OPDRACHT:
Bepaal voor elke bewering of ze klopt volgens de leestekst hieronder: antwoord met ja of nee en citeer letterlijk de woorden uit de tekst die de doorslag geven. 1. Herman J. Claeys schreef de tekst van het lied 'Mijn stad heeft slecht geslapen'. 2. De auteur had alleen in het laatste halfjaar voor het afscheid van Claeys contact met hem. 3. Claeys was moeilijk bereikbaar.

LEESTEKST:
········

Mijn stad heeft slecht geslapen

TEKST groter lettertype kleiner lettertype

woensdag 28 december 2011 om 10:13 uur.    |    Terug naar Proza
Dit werk werd reeds 1713 maal bekeken.


 ‘Mijn stad heeft slecht geslapen’.
      

       Een warme terugblik op Herman J.Claeys, 23 mei 1935 – 29 december 2009.


Na een slapeloze nacht denk ik dikwijls aan ‘Mijn stad heeft slecht geslapen’, een lied van Johan Verminnen waarvoor Herman J. Claeys de tekst schreef. Op donderdag 29 december is het twee jaar geleden dat deze geëngageerde gentleman, dichter, vertaler en neerlandicus in het Grote Niets ontsliep. Getrouw aan zijn opvattingen blijft hij een van de meest markante en consequente mensen die ik heb mogen ontmoeten.

Tijdens de laatste twee jaar voor zijn afscheid had ik met Herman regelmatig en intensief contact. Elke colloque singulier werd een ervaring met verrijkende, vervullende en onthullende momenten. Hij was altijd bereikbaar en nooit verlegen om me onmiddellijk verder te helpen wanneer ik bijvoorbeeld met een vraag over ons geliefde Nederlands zat.

········

AANGELEVERDE GEGEVENS:
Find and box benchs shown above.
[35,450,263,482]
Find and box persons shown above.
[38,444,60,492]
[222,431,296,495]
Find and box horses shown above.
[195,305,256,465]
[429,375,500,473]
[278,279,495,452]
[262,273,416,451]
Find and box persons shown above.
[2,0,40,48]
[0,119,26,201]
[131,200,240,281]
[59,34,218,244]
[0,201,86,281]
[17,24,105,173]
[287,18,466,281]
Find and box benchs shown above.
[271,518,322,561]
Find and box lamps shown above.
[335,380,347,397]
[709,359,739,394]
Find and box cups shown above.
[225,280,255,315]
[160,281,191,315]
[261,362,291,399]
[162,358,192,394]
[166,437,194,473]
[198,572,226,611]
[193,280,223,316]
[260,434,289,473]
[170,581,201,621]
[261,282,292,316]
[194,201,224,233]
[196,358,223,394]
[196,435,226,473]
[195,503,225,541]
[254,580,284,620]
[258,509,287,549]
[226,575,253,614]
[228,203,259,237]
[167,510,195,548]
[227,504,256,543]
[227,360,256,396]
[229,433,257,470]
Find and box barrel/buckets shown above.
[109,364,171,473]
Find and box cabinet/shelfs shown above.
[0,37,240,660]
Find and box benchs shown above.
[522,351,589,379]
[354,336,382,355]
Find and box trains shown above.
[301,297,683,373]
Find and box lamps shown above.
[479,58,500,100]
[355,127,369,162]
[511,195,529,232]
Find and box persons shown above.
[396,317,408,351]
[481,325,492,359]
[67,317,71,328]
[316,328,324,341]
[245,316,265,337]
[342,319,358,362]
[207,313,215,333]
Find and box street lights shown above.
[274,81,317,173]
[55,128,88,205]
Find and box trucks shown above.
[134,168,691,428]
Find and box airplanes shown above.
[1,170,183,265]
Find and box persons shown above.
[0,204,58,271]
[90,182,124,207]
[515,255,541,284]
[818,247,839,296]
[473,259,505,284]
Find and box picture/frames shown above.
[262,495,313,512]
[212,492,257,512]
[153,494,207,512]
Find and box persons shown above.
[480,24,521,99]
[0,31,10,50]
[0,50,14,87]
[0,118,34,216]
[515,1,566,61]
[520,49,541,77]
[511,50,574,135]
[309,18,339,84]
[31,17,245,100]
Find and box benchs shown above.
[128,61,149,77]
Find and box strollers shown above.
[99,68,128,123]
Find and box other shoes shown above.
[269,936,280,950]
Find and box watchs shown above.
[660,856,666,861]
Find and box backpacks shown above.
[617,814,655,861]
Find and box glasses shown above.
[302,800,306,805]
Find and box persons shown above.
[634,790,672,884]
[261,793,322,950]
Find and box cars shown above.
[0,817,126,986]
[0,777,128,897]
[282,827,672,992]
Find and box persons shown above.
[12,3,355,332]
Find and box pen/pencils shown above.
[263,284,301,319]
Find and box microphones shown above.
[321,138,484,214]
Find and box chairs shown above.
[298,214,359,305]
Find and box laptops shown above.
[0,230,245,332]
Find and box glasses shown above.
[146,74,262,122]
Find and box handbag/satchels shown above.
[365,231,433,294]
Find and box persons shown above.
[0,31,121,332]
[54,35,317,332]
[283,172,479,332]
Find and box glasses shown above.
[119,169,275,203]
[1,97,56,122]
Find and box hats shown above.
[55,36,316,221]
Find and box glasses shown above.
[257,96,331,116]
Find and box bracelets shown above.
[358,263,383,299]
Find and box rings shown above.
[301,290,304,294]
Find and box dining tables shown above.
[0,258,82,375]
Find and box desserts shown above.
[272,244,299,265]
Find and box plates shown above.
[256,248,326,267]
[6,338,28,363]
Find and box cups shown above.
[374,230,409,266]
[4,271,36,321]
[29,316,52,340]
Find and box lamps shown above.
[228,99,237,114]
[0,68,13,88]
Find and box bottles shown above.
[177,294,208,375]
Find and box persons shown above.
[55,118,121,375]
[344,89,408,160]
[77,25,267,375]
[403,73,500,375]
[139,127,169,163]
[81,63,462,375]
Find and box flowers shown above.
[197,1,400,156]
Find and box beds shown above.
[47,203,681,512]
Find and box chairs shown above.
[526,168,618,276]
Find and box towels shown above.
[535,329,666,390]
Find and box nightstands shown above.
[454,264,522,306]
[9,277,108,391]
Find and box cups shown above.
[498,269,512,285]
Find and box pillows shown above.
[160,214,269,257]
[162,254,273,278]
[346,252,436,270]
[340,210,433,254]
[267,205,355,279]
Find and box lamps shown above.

········

ANTWOORD:
1. Ja: "een lied van Johan Verminnen waarvoor Herman J. Claeys de tekst schreef"
2. Nee: "Tijdens de laatste twee jaar voor zijn afscheid had ik met Herman regelmatig en intensief contact."
3. Nee: "Hij was altijd bereikbaar"